_What you will do_.
Exactly as written, print the lines from the top of the listing through the line containing "common name: thomson's gazelle"; include no pictures.

########################################

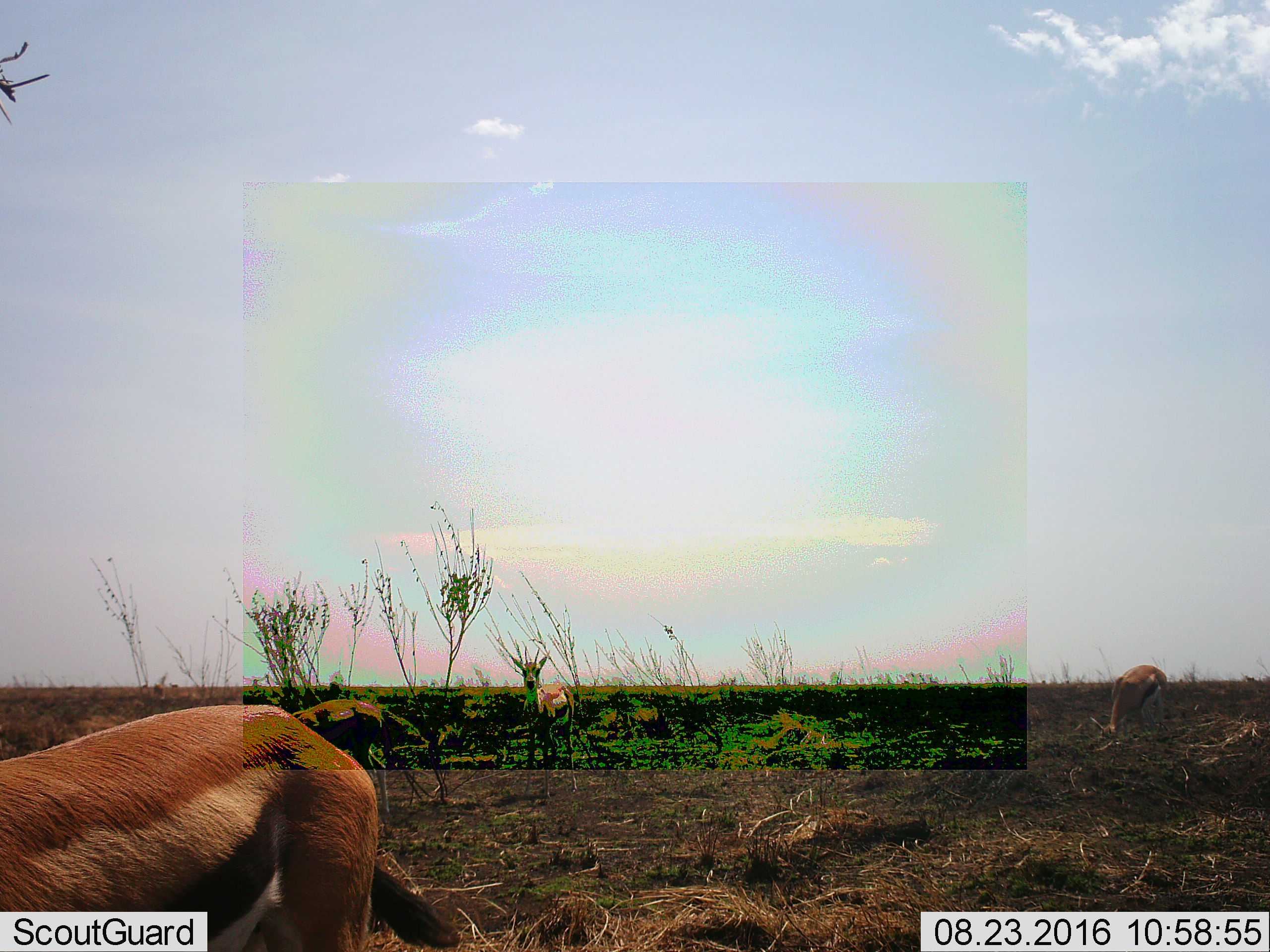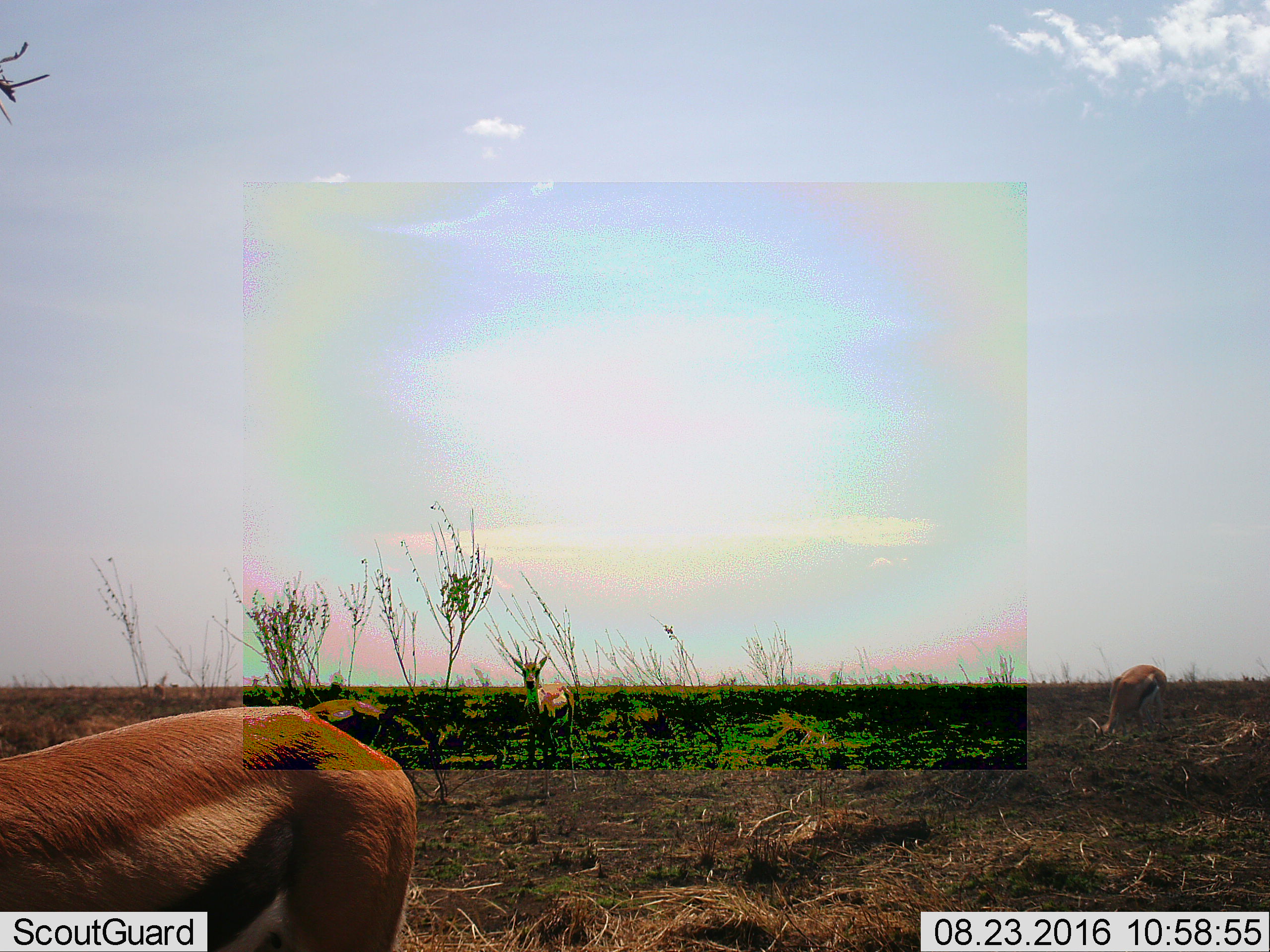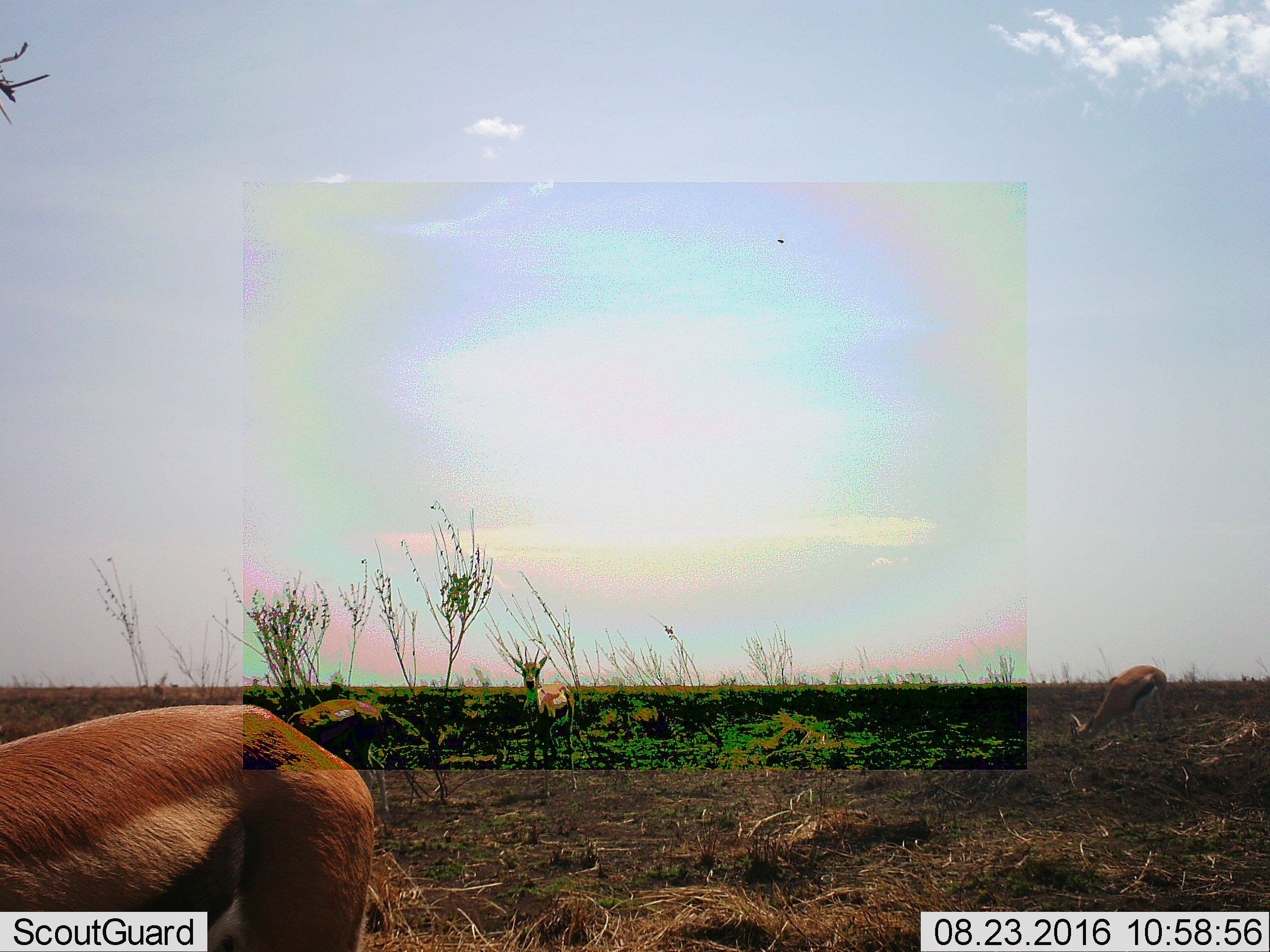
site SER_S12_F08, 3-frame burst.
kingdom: Animalia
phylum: Chordata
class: Mammalia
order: Artiodactyla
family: Bovidae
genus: Eudorcas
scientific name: Eudorcas thomsonii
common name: thomson's gazelle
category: gazellethomsons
Gazellethomsons (thomson's gazelle) (Eudorcas thomsonii), count 4. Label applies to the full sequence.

########################################

_Solution for this exercise_.
site SER_S12_F08, 3-frame burst.
kingdom: Animalia
phylum: Chordata
class: Mammalia
order: Artiodactyla
family: Bovidae
genus: Eudorcas
scientific name: Eudorcas thomsonii
common name: thomson's gazelle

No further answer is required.